> SUPPLIED DATA:
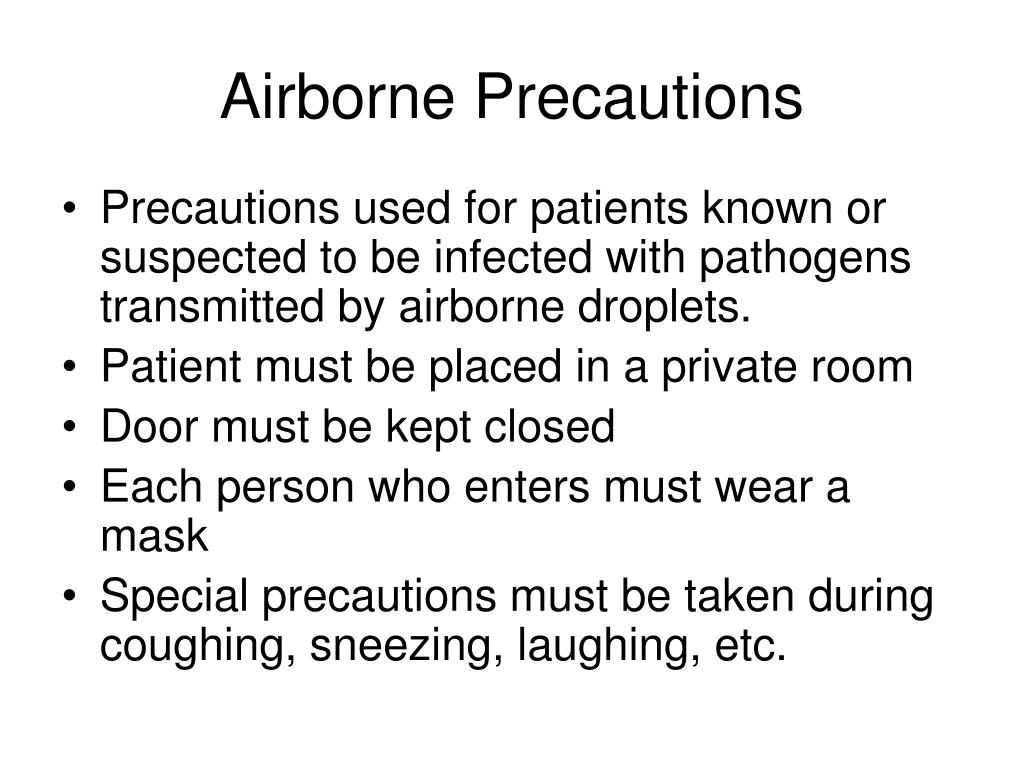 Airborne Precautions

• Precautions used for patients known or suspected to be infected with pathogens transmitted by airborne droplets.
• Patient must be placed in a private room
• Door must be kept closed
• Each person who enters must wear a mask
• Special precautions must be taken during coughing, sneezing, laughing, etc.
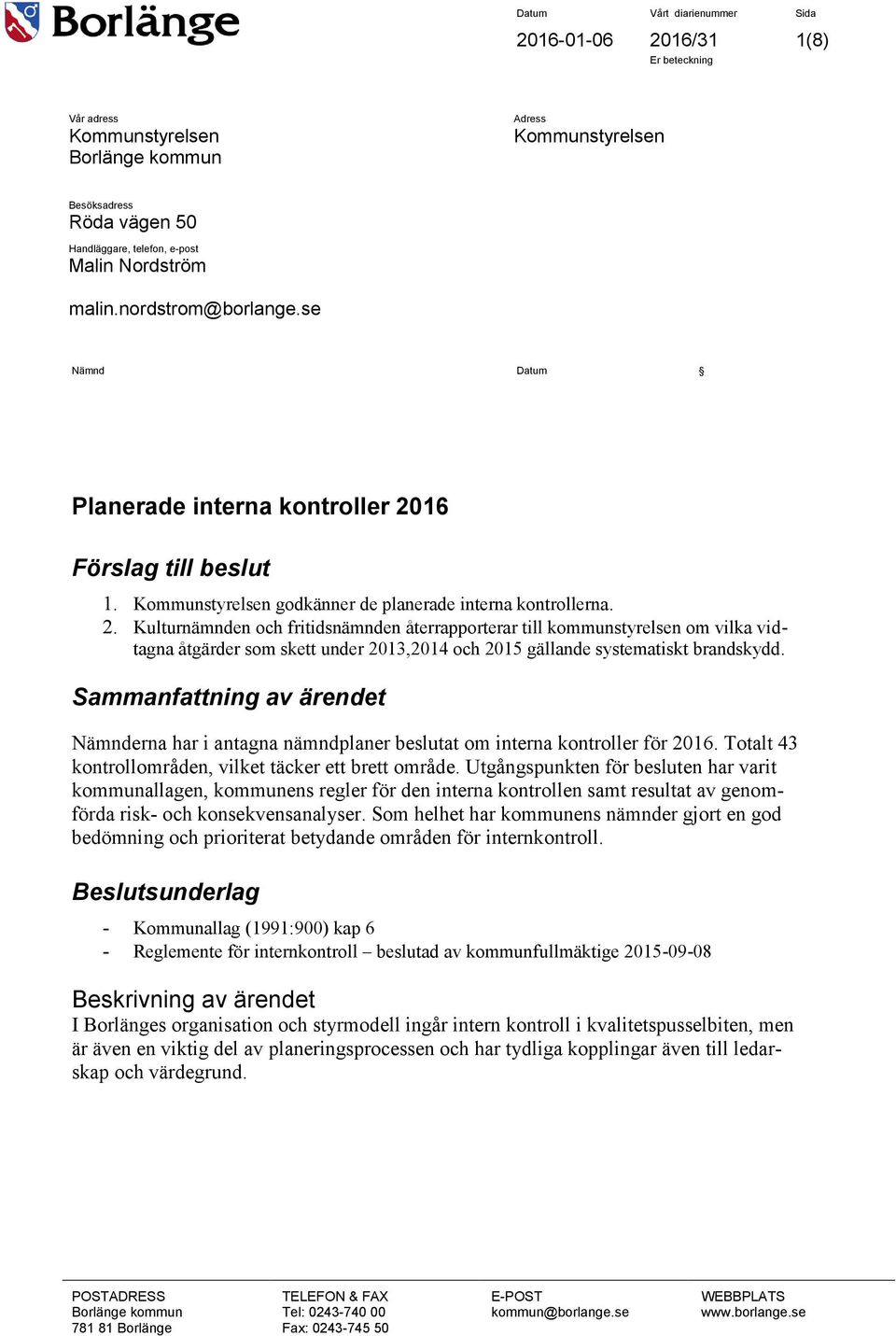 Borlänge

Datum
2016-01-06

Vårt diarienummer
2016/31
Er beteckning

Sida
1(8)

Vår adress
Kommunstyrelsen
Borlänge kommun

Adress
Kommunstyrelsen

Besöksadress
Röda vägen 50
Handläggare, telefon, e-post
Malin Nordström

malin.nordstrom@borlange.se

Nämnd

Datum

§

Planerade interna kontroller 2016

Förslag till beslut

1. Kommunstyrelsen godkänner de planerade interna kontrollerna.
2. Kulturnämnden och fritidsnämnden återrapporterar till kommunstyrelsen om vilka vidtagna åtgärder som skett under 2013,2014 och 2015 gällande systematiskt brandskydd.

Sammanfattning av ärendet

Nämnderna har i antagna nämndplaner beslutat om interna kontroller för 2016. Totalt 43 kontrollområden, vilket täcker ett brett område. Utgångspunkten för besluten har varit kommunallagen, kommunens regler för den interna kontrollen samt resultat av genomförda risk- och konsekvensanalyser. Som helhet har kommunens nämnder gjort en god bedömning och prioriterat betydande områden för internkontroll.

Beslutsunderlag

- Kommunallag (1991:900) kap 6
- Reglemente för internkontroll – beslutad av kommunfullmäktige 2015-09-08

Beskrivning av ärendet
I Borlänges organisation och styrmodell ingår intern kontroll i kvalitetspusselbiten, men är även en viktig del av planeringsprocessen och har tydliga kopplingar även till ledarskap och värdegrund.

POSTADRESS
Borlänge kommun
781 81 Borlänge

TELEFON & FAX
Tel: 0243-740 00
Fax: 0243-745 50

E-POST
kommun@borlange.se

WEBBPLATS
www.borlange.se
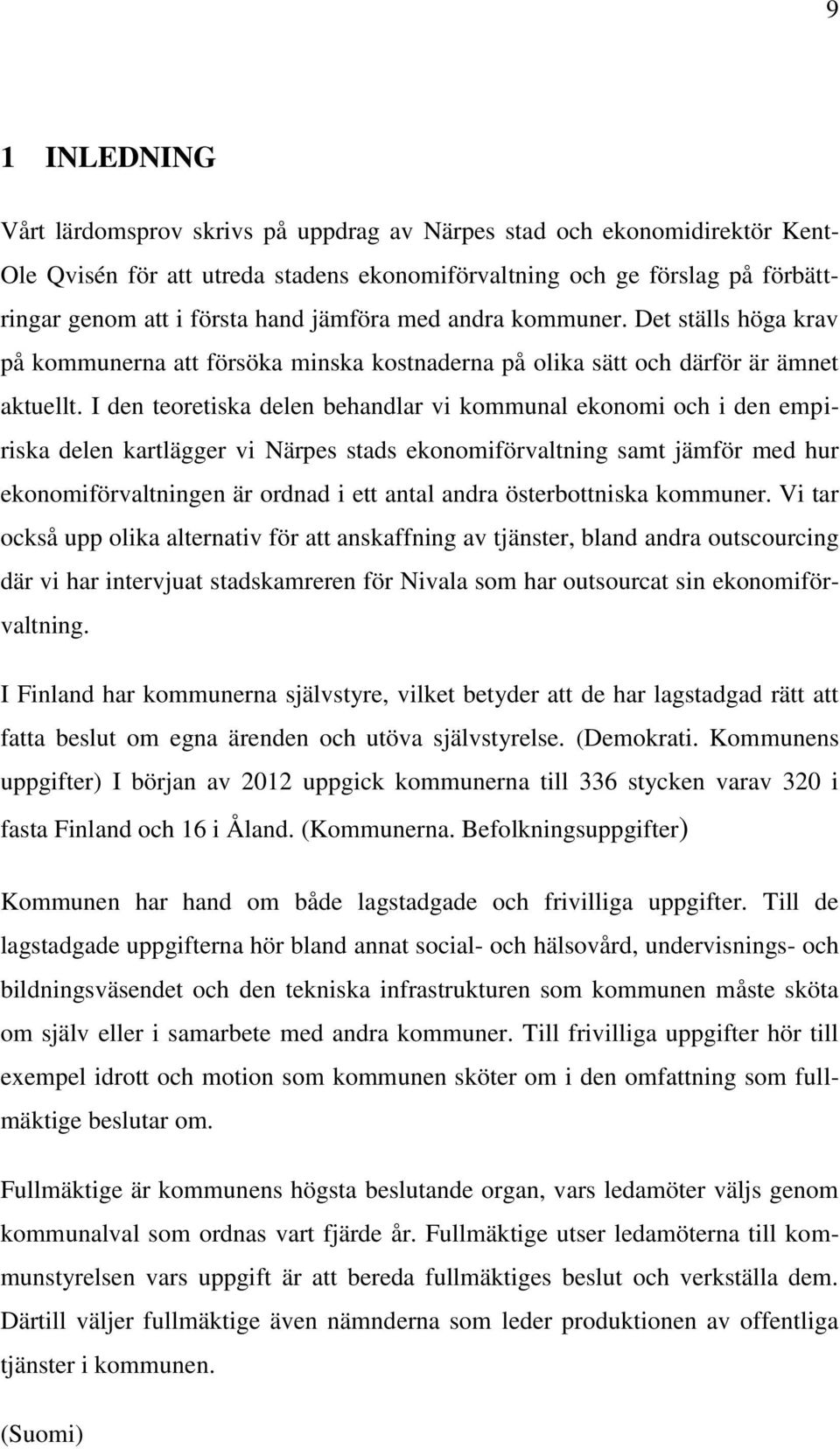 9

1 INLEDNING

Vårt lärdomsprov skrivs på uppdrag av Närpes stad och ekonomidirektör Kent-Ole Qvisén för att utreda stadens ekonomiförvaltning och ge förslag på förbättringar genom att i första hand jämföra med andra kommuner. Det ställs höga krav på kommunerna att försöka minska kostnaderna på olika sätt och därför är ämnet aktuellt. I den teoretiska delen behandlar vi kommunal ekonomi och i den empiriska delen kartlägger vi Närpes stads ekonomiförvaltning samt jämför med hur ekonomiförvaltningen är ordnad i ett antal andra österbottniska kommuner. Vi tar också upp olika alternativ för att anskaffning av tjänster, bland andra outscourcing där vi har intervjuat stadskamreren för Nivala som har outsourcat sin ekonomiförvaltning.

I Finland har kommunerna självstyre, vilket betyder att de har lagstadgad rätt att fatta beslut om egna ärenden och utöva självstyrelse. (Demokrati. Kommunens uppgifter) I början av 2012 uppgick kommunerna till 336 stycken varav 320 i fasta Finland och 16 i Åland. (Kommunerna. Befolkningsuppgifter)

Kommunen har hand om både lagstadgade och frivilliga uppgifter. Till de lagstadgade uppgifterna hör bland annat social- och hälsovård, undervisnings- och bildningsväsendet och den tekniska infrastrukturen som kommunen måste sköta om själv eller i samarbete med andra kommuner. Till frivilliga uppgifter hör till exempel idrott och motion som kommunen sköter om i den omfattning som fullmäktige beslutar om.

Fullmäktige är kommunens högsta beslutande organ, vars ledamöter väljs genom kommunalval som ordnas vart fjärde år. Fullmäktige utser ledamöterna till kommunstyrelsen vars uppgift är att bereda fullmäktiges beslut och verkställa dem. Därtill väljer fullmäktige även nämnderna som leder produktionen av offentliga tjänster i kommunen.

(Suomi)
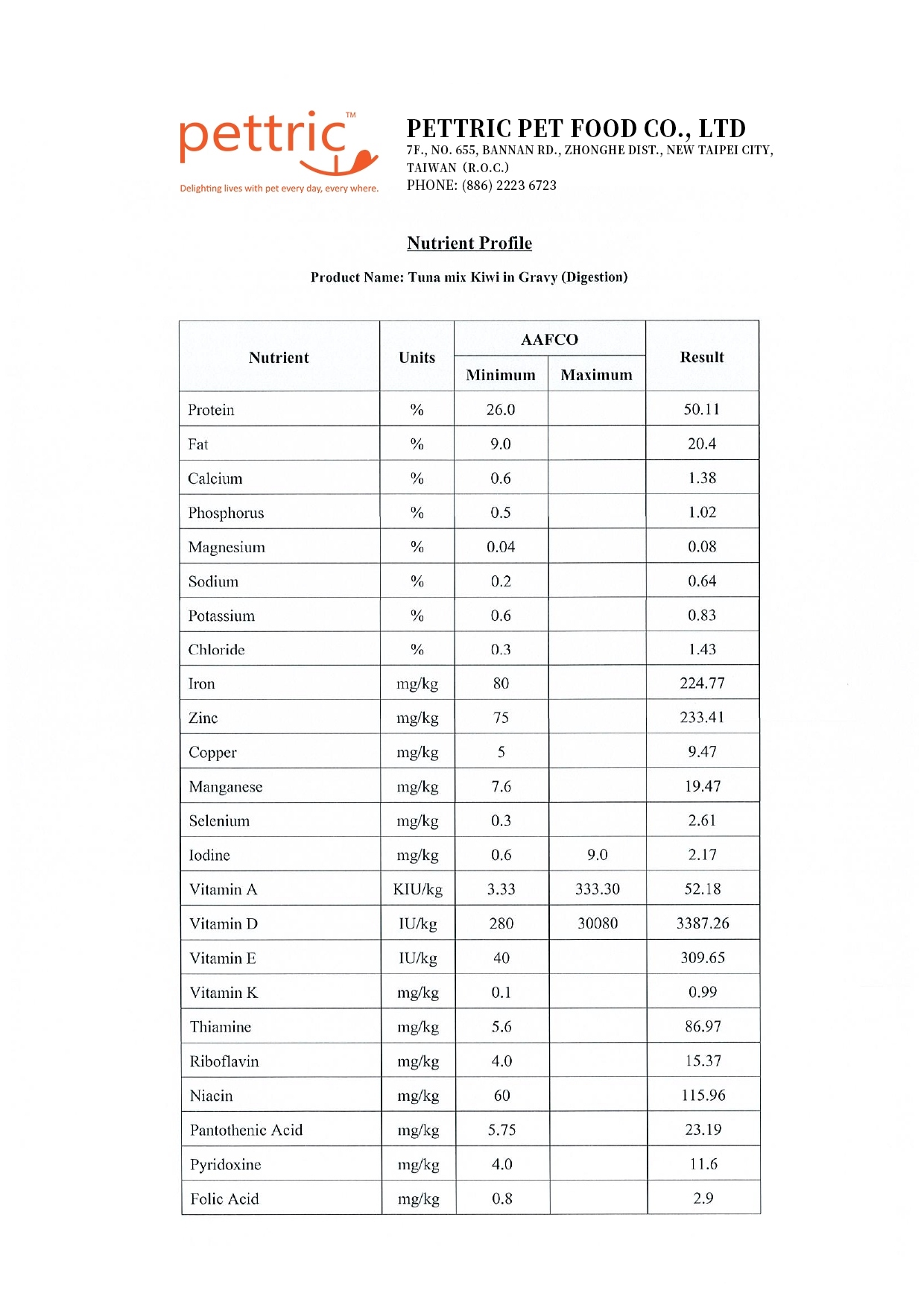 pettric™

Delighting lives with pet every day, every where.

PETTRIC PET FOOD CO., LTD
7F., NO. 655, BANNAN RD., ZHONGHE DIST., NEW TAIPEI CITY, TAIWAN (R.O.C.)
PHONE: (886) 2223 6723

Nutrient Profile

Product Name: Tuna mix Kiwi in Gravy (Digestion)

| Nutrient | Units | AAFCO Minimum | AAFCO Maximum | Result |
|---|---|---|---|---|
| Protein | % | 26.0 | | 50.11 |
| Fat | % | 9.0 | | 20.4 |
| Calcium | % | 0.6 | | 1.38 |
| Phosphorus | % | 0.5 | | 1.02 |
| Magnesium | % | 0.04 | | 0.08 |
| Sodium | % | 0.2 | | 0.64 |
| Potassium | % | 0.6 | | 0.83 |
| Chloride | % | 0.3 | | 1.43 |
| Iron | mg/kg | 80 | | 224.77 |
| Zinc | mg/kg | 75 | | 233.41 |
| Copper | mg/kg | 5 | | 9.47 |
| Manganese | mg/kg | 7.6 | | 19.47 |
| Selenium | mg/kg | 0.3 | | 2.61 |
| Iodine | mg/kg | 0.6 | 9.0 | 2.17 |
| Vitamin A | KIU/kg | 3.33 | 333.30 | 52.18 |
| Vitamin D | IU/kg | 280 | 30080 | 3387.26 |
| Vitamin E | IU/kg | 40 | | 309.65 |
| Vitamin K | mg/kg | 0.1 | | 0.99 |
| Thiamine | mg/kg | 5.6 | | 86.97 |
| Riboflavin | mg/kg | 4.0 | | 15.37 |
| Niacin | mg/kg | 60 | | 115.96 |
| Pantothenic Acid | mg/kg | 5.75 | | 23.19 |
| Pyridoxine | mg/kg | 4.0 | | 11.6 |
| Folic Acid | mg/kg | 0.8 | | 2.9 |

> TASK TO COMPLETE: Retype, exactly and in full, the lines above from the one containing "Besöksadress" through the one containing "1. Kommunstyrelsen godkänner".

> TASK ANSWER:
Besöksadress
Röda vägen 50
Handläggare, telefon, e-post
Malin Nordström

malin.nordstrom@borlange.se

Nämnd

Datum

§

Planerade interna kontroller 2016

Förslag till beslut

1. Kommunstyrelsen godkänner de planerade interna kontrollerna.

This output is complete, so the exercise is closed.